Health-related quality of life of young adults with Turner syndrome following a long-term randomized controlled trial of recombinant human growth hormone

Background

There are limited long-term randomized controlled trials of growth hormone (GH) supplementation to adult height and few published reports of the health-related quality of life (HRQOL) following treatment. The present follow-up study of young adults from a long-term controlled trial of GH treatment in patients with Turner syndrome (TS) yielded data to examine whether GH supplementation resulted in a higher HRQOL (either due to taller stature or from the knowledge that active treatment and not placebo had been received) or alternatively a lower HRQOL (due to medicalization from years of injections).

Methods

The original trial randomized 154 Canadian girls with TS aged 7-13 years from 13 centres to receive either long-term GH injections at the pharmacologic dose of 0.3 mg/kg/week or to receive no injections; estrogen prescription for induction of puberty was standardized. Patients were eligible for the follow-up study if they were at least 16 years old at the time of follow-up. The instrument used to study HRQOL was the SF-36, summarized into physical and mental component scales (PCS and MCS); higher scores indicate better HRQOL.

Results

Thirty-four of the 48 eligible participants (71%) consented to participate; data were missing for one patient. Both groups (GH and no treatment) had normal HRQOL at this post-treatment assessment. The GH group had a (mean ± SD) PCS score of 56 ± 5; the untreated group 58 ± 4; mean score for 16-24 year old females in the general population 53.5 ± 6.9. The GH group had a mean MCS score of 52 ± 6; the untreated group 49 ± 13; mean score for 16-24 year old females in the general population 49.6 ± 9.8. Secondary analyses showed no relationship between HRQOL and height.

Conclusions

We found no benefit or adverse effect on HRQOL either from receiving or not receiving growth hormone injections in a long-term randomized controlled trial, confirming larger observational studies. We suggest that it remains ethically acceptable as well as necessary to maintain a long-term untreated control group to estimate the effects of pharmacological agents to manipulate adult height. Young adult women with TS have normal HRQOL suggesting that they adjust well to their challenges in life.

Trial Registration

ClinicalTrials.gov Identifier NCT00191113.
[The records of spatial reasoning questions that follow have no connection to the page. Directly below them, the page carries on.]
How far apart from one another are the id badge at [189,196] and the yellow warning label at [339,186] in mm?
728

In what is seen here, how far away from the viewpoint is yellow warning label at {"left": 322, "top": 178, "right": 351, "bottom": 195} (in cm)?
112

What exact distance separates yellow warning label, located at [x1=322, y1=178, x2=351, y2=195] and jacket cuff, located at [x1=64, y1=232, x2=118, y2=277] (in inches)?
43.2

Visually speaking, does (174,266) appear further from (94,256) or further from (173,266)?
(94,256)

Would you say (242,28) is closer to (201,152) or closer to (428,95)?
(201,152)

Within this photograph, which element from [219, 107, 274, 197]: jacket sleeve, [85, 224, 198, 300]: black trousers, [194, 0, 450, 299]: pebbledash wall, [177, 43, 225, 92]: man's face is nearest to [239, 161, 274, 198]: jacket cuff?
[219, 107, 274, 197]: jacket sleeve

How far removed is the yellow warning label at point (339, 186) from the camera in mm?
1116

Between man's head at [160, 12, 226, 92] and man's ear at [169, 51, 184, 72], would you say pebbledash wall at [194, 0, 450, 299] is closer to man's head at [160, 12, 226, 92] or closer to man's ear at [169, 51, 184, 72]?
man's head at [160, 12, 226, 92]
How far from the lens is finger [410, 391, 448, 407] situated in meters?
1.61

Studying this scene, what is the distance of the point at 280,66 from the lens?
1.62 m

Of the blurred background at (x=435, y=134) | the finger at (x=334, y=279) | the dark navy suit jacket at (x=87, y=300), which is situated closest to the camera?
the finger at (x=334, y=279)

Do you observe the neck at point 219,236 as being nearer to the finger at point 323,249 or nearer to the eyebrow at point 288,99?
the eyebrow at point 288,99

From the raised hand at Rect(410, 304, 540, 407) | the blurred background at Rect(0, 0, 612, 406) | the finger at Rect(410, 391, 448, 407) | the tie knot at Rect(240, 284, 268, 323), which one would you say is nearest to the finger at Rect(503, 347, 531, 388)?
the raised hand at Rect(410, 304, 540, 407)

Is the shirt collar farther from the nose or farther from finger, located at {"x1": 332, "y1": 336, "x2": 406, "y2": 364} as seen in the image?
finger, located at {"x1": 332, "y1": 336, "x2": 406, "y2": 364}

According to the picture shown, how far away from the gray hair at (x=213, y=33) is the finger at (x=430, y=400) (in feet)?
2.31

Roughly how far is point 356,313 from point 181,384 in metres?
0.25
Growth hormone supplementation of short children without growth hormone deficiency is increasing worldwide. However, long-term randomized trials that remain controlled until adult height has been reached are rare, as are published follow-up data on the quality of life of the participants [1]. We previously identified several barriers to such long-term trials including physician discomfort with random assignment of children to an untreated long-term control group [1]. However, two long-term randomized controlled trials of growth hormone supplementation [2, 3] have been conducted in girls with Turner syndrome [4], a population in whom growth hormone supplementation is widely used [5].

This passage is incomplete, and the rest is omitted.